▶ **ABOUT THIS EXERCISE**:
Look through the listing below and report how many lines contain "label", as a bare number.

▶ **RECORDS SHOWN**:
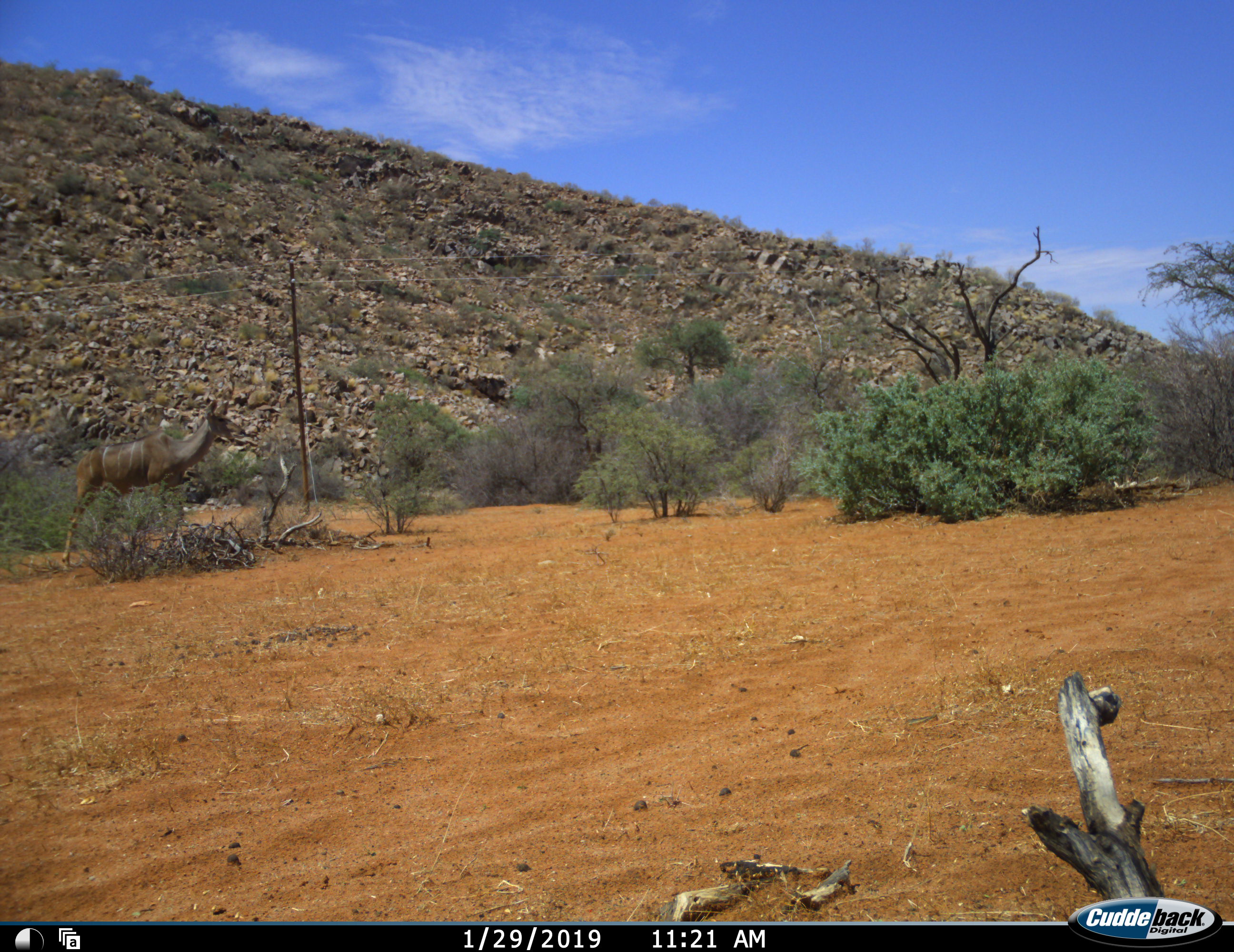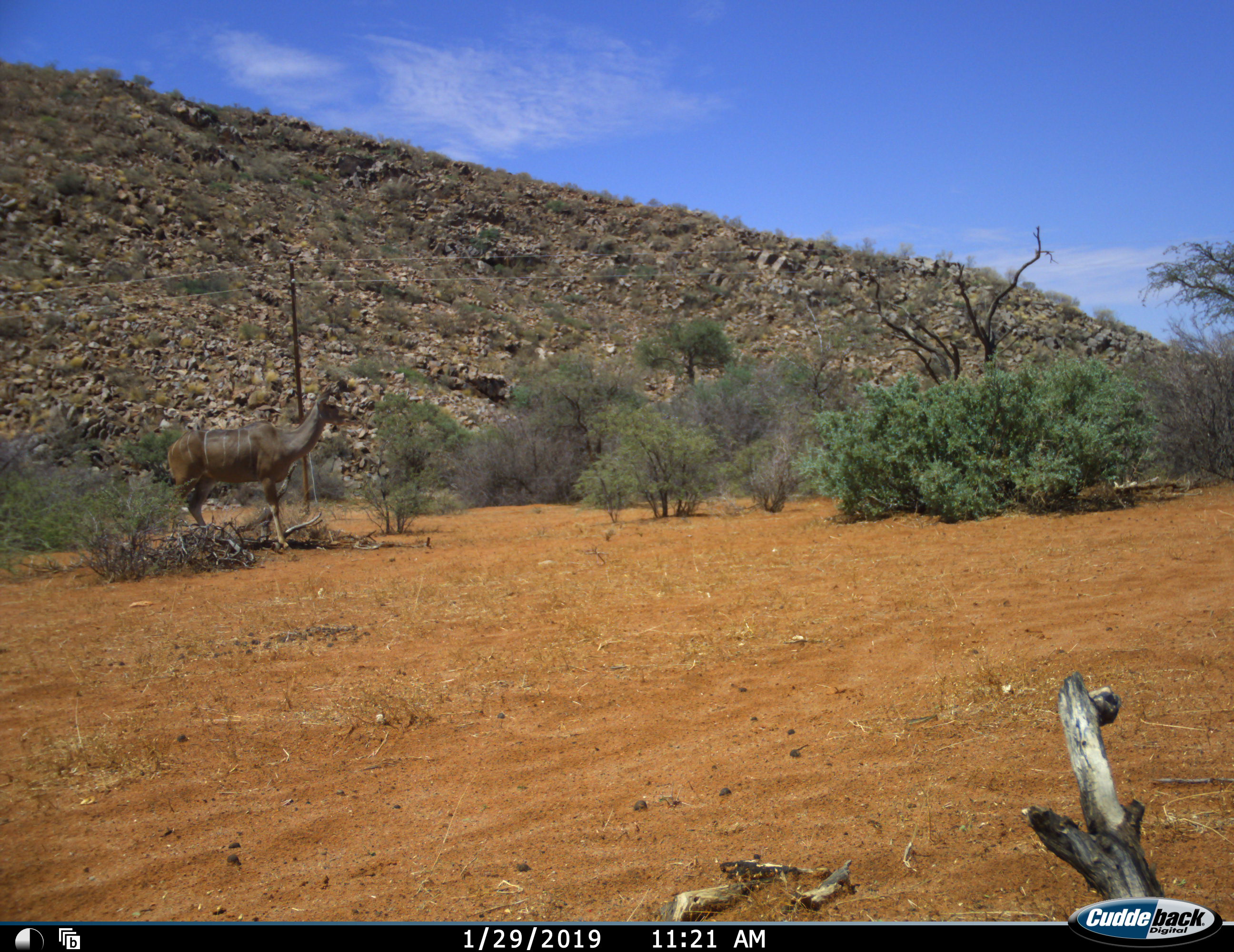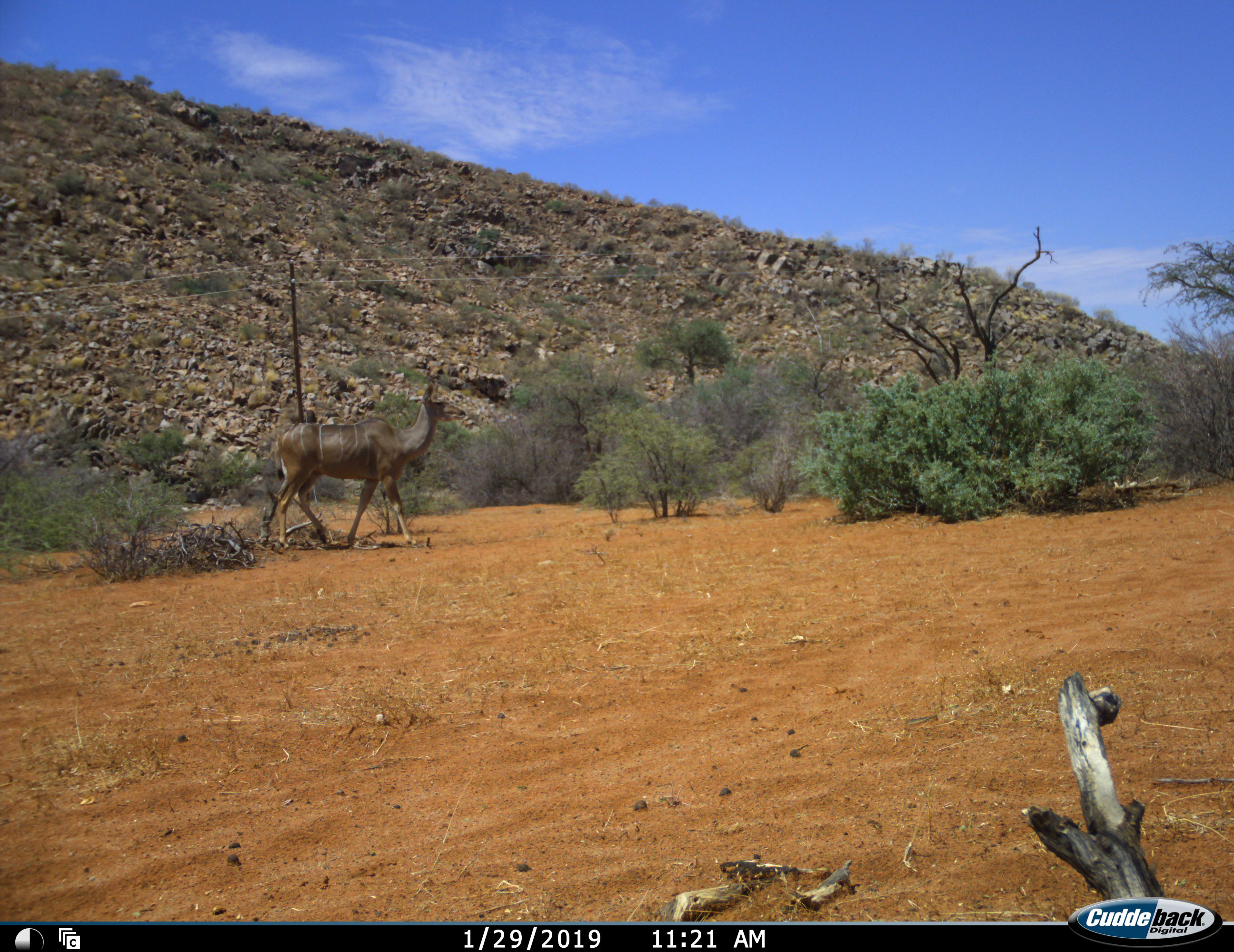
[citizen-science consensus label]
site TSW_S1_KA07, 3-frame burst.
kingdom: Animalia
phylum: Chordata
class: Mammalia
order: Artiodactyla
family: Bovidae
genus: Tragelaphus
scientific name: Tragelaphus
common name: kudu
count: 1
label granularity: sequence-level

▶ **RESULT**:
2